The Procedural Road to the Court of Appeals

U.S. District Judge Ramos of the Southern District of New York ruled in favor of Exxon. The arbitration panel found in favor of Exxon and awarded it the policy limits of $25 million, but refused to award prejudgment interest because the policy prohibited the panel from awarding more than those limits. Judge Ramos rejected TIG’s petition to vacate, confirmed the award and added prejudgment interest to it, citing New York statutory law. TIG appealed both rulings, but later limited its appeal to the arbitrability and prejudgment interest issues. While the appeal was pending, a reporter alerted Judge Ramos to the fact that he owned Exxon stock and the Judge disclosed that fact, prompting TIG to move to vacate the contested decisions. Judge Vyskocil, to whom the case was reassigned, reviewed Judge Ramos’ decisions de novo, agreed with his reasoning, and held that his failure to recuse himself was harmless error, denying the motion to vacate Judge Ramos’ decisions.

Should the Court Have Compelled Arbitration?

As an initial matter, the Court of Appeals affirms Judge Vyskocil’s denial of TIG’s motion to vacate. Since the issue of arbitrability hinges on contract interpretation, a legal issue considered de novo by four judges untainted by a conflict of interest (Judge Vyskocil and the appellate panel itself), it holds that there is no need to start from scratch. Turning to the merits, the Court explains:

“Courts in New York avoid construing contracts in ways that ‘would leave contractual clauses meaningless.’[] … [T]he problems for TIG arise in the first sentence of paragraph 4: ‘If the parties cannot agree on an ADR process within 90 days of the written request described in paragraph (1), the parties shall use binding arbitration.’… The natural meaning of this sentence is that the clock on arbitration starts ticking when one party requests ADR, regardless of whether the counterparty accedes to that request.[] Exxon’s reading of the ADR Endorsement may have its challenges, but TIG’s directly contradicts the plain language of paragraph 4. Faced with a choice between an interpretation that is difficult and another that is precluded by the text of the contract, we must adopt the former. We therefore hold that the ADR Endorsement functions as a binding arbitration agreement. When one party requests to settle a dispute via ADR, the parties have 90 days to choose the format. If they fail to do so, they must arbitrate” (italics in the original).

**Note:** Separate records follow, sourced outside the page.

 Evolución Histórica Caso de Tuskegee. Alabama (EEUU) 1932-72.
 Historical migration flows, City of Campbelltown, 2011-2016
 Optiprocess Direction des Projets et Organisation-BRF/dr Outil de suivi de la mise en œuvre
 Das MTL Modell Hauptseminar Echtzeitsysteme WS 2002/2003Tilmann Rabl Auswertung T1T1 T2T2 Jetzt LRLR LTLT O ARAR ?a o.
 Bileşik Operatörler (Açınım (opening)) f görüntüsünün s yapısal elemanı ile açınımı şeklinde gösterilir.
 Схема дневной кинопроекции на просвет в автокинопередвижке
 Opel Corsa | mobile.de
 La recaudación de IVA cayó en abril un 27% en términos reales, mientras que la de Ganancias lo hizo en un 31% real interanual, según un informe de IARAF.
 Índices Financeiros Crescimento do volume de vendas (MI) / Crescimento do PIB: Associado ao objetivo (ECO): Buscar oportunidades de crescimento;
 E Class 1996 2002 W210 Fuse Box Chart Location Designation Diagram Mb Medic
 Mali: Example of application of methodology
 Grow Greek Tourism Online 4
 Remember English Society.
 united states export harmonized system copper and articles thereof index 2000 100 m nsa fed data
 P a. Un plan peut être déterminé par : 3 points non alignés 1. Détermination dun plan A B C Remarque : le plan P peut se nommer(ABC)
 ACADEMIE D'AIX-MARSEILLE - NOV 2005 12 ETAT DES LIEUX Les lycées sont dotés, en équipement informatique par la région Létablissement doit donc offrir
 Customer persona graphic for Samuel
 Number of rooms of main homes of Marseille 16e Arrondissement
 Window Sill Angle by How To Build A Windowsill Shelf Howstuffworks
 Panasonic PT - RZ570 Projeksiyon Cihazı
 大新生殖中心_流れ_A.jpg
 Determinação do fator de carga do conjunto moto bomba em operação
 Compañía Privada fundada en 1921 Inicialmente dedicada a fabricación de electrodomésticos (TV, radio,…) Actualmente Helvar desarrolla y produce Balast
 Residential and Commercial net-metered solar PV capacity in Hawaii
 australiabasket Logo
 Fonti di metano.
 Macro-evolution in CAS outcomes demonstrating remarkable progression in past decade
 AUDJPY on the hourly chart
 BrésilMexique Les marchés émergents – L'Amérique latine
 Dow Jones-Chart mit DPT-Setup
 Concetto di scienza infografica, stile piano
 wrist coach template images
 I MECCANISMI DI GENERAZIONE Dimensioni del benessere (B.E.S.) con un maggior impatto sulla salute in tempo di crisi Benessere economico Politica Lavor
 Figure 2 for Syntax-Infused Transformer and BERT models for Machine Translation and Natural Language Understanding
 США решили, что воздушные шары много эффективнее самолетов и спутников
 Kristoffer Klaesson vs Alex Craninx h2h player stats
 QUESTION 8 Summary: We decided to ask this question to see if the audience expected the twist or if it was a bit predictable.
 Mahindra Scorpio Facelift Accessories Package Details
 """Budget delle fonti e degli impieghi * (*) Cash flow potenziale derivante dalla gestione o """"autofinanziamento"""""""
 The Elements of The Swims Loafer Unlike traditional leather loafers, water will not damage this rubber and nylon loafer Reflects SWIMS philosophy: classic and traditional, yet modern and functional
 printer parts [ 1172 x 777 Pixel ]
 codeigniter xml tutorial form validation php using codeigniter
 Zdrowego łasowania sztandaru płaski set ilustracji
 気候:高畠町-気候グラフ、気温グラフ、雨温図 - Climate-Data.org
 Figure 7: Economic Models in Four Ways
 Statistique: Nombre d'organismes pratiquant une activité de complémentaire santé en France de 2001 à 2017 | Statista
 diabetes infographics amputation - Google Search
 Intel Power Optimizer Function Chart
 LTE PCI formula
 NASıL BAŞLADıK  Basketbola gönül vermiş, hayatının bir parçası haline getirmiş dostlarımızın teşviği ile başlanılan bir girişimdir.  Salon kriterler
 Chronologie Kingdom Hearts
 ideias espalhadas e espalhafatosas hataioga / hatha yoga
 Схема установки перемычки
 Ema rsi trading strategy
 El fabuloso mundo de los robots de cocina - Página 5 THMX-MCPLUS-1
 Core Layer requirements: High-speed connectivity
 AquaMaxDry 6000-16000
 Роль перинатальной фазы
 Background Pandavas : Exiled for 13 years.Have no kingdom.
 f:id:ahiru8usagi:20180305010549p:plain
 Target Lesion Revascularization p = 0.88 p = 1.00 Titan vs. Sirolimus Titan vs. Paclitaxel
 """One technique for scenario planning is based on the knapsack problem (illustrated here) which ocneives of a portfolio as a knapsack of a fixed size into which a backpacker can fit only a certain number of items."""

The District Court Begs to Differ as to Prejudgment Interest
Paragraph 6 of the ADR Endorsement provided: “that any decision, award, or agreed settlement made as a result of an ADR process shall be limited to the limits of liability of this Policy.” Since the panel found that Exxon was entitled to the policy limits, it concluded that it lacked jurisdiction to award any additional amounts, including prejudgment interest. However, Judge Ramos held that New York courts were required to add prejudgment interest in contract cases and Judge Vyskocil agreed. The Court of Appeals agrees that post-award interest is mandatory under New York law, but takes a different view of pre-award interest:

“Statutory pre-award interest is not required or available, however, where the parties’ contract is ‘sufficiently clear’ that statutory interest was not ‘contemplated by the parties at the time the contract was formed.’”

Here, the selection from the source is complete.